▶ Spatial relation data:
=======
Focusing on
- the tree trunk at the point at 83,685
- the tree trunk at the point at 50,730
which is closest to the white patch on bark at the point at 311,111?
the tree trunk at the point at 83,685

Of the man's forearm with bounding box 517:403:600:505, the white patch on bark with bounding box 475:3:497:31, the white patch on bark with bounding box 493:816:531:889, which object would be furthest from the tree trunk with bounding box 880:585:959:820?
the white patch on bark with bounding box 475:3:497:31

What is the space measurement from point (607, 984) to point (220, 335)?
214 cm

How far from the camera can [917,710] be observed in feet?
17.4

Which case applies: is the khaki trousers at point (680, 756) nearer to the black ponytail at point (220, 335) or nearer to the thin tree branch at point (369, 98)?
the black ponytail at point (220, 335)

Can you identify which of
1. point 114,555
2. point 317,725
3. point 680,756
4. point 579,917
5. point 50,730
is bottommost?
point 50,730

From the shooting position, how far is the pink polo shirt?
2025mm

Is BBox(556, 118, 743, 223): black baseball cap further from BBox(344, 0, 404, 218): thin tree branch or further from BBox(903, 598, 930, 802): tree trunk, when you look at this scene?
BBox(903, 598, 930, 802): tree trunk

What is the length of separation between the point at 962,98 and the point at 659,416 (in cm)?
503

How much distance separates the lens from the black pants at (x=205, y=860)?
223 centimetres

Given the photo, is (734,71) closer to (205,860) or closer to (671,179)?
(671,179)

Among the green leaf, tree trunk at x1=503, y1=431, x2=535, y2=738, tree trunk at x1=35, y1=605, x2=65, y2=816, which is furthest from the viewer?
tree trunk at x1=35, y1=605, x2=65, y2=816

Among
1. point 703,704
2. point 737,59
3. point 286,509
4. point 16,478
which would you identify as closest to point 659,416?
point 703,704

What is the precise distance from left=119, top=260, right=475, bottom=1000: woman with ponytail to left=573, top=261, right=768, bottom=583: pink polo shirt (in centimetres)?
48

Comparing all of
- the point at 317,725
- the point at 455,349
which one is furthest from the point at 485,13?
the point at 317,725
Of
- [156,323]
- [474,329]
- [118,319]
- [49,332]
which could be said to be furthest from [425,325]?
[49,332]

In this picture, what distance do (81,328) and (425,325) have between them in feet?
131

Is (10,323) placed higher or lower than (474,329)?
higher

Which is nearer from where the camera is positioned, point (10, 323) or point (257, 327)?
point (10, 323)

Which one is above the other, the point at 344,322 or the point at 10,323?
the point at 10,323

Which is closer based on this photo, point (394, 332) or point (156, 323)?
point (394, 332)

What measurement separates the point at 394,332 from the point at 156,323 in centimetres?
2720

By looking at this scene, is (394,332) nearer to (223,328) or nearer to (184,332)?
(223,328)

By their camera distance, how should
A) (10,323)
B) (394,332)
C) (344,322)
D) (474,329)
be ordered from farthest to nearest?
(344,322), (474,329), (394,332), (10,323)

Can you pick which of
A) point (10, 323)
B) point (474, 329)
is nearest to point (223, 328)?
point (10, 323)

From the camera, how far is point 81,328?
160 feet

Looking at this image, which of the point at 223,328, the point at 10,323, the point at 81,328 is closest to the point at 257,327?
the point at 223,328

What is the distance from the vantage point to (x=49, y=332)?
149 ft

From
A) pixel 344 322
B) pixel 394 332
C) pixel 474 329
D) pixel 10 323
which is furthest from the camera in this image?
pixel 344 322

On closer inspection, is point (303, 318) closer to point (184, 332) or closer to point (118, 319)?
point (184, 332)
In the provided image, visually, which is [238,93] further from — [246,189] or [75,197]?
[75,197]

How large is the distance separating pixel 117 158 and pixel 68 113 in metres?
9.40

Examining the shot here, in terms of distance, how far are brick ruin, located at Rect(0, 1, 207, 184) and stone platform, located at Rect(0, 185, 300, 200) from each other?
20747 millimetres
=======
▶ TASK GOAL: Please give back all of the records exactly as written.

▶ THE SOLUTION:
Focusing on
- the tree trunk at the point at 83,685
- the tree trunk at the point at 50,730
which is closest to the white patch on bark at the point at 311,111?
the tree trunk at the point at 83,685

Of the man's forearm with bounding box 517:403:600:505, the white patch on bark with bounding box 475:3:497:31, the white patch on bark with bounding box 493:816:531:889, which object would be furthest from the tree trunk with bounding box 880:585:959:820?
the white patch on bark with bounding box 475:3:497:31

What is the space measurement from point (607, 984) to point (220, 335)?
214 cm

How far from the camera can [917,710] be observed in feet?
17.4

Which case applies: is the khaki trousers at point (680, 756) nearer to the black ponytail at point (220, 335) or nearer to the thin tree branch at point (369, 98)?
the black ponytail at point (220, 335)

Can you identify which of
1. point 114,555
2. point 317,725
3. point 680,756
4. point 579,917
5. point 50,730
is bottommost?
point 50,730

From the shooting position, how far is the pink polo shirt?
2025mm

Is BBox(556, 118, 743, 223): black baseball cap further from BBox(344, 0, 404, 218): thin tree branch or further from BBox(903, 598, 930, 802): tree trunk, when you look at this scene?
BBox(903, 598, 930, 802): tree trunk

What is the length of separation between the point at 962,98 and the point at 659,416 (in cm)?
503

How much distance separates the lens from the black pants at (x=205, y=860)?
223 centimetres

Given the photo, is (734,71) closer to (205,860) or closer to (671,179)?
(671,179)

Among the green leaf, tree trunk at x1=503, y1=431, x2=535, y2=738, tree trunk at x1=35, y1=605, x2=65, y2=816, which is furthest from the viewer?
tree trunk at x1=35, y1=605, x2=65, y2=816

Among
1. point 703,704
2. point 737,59
3. point 286,509
4. point 16,478
which would you identify as closest to point 659,416?
point 703,704

What is the precise distance from left=119, top=260, right=475, bottom=1000: woman with ponytail to left=573, top=261, right=768, bottom=583: pink polo shirt (in centimetres)?
48

Comparing all of
- the point at 317,725
- the point at 455,349
which one is furthest from the point at 485,13?
the point at 317,725
Of
- [156,323]
- [474,329]
- [118,319]
- [49,332]
which could be said to be furthest from [425,325]?
[49,332]

In this picture, what distance do (81,328) and (425,325) have between them in feet?
131

Is (10,323) placed higher or lower than (474,329)?
higher

Which is nearer from where the camera is positioned, point (10, 323) or point (257, 327)?
point (10, 323)

Which one is above the other, the point at 344,322 or the point at 10,323?
the point at 10,323

Which is closer based on this photo, point (394, 332) or point (156, 323)?
point (394, 332)

What measurement separates the point at 394,332 from the point at 156,323 in centimetres?
2720

By looking at this scene, is (394,332) nearer to (223,328) or nearer to (184,332)?
(223,328)

By their camera distance, how should
A) (10,323)
B) (394,332)
C) (344,322)
D) (474,329)
be ordered from farthest to nearest?
(344,322), (474,329), (394,332), (10,323)

Can you pick which of
A) point (10, 323)
B) point (474, 329)
is nearest to point (223, 328)?
point (10, 323)

From the camera, how far is point 81,328?
160 feet

Looking at this image, which of the point at 223,328, the point at 10,323, the point at 81,328 is closest to the point at 257,327?
the point at 223,328

What is the distance from the vantage point to (x=49, y=332)?
149 ft

From
A) pixel 344 322
B) pixel 394 332
C) pixel 474 329
D) pixel 10 323
which is furthest from the camera in this image?
pixel 344 322

On closer inspection, is point (303, 318) closer to point (184, 332) or closer to point (118, 319)?
point (184, 332)
In the provided image, visually, which is [238,93] further from — [246,189] or [75,197]?
[75,197]

How large is the distance separating pixel 117 158 and pixel 68 113 in metres?
9.40

Examining the shot here, in terms of distance, how far are brick ruin, located at Rect(0, 1, 207, 184) and stone platform, located at Rect(0, 185, 300, 200) from each other?
20747 millimetres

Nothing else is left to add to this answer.